WHAT YOU ARE ASKED TO DO: Copy the lines word for word, starting with the line that contains "Given the items" and continuing through the last of the lines. Leave the pictures out of your copy.

DATASET EXCERPTS:
##############################

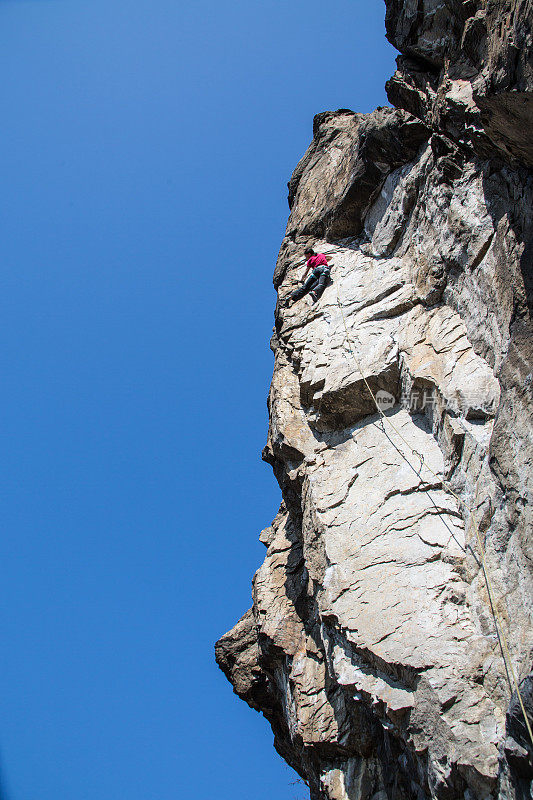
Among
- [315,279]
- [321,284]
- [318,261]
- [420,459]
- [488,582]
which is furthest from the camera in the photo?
[318,261]

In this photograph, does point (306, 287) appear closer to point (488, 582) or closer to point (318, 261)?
point (318, 261)

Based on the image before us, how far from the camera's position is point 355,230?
12.8 m

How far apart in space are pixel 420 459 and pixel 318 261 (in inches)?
242

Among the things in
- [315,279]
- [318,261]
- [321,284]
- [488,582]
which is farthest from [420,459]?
[318,261]

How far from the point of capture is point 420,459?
290 inches

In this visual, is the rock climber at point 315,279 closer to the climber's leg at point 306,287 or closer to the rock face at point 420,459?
the climber's leg at point 306,287

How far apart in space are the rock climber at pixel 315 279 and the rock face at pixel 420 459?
8.6 inches

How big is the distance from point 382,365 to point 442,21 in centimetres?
487

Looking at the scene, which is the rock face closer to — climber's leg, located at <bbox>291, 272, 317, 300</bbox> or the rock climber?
the rock climber

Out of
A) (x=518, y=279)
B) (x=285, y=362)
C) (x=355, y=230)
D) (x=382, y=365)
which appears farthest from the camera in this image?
(x=355, y=230)

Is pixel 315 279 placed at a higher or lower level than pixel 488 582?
higher

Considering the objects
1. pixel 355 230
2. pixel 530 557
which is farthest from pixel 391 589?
pixel 355 230

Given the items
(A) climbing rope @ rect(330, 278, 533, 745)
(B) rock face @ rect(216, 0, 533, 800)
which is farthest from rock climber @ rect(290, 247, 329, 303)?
(A) climbing rope @ rect(330, 278, 533, 745)

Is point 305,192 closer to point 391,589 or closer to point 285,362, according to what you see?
point 285,362
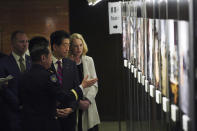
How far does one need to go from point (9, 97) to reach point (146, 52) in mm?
2375

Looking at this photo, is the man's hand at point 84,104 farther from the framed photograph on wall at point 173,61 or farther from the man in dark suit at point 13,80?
the framed photograph on wall at point 173,61

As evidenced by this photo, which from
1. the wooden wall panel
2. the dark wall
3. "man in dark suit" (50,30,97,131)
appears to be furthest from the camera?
the wooden wall panel

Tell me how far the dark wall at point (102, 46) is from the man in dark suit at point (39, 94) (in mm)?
5875

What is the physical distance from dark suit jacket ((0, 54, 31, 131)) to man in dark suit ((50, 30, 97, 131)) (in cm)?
72

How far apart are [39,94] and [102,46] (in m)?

##############################

FULL OUTPUT:
Given the items
(A) climbing rope @ rect(330, 278, 533, 745)
(B) rock face @ rect(216, 0, 533, 800)
which is farthest from rock climber @ rect(290, 247, 329, 303)?
(A) climbing rope @ rect(330, 278, 533, 745)

Is point 305,192 closer to point 391,589 or closer to point 285,362, according to what you see?
point 285,362
How far does one need to go from point (9, 97) to reach point (146, 52) in mm?
2375

Looking at this photo, is the man's hand at point 84,104 farther from the framed photograph on wall at point 173,61 or farther from the man in dark suit at point 13,80?
the framed photograph on wall at point 173,61

As evidenced by this photo, which from
1. the wooden wall panel
2. the dark wall
3. "man in dark suit" (50,30,97,131)
appears to be furthest from the camera?
the wooden wall panel

Tell me how far the dark wall at point (102, 46) is from the man in dark suit at point (39, 94) (in mm)?
5875

What is the physical distance from dark suit jacket ((0, 54, 31, 131)) to man in dark suit ((50, 30, 97, 131)) (in cm)?
72

How far apart are [39,94] and [102,46] (in m)?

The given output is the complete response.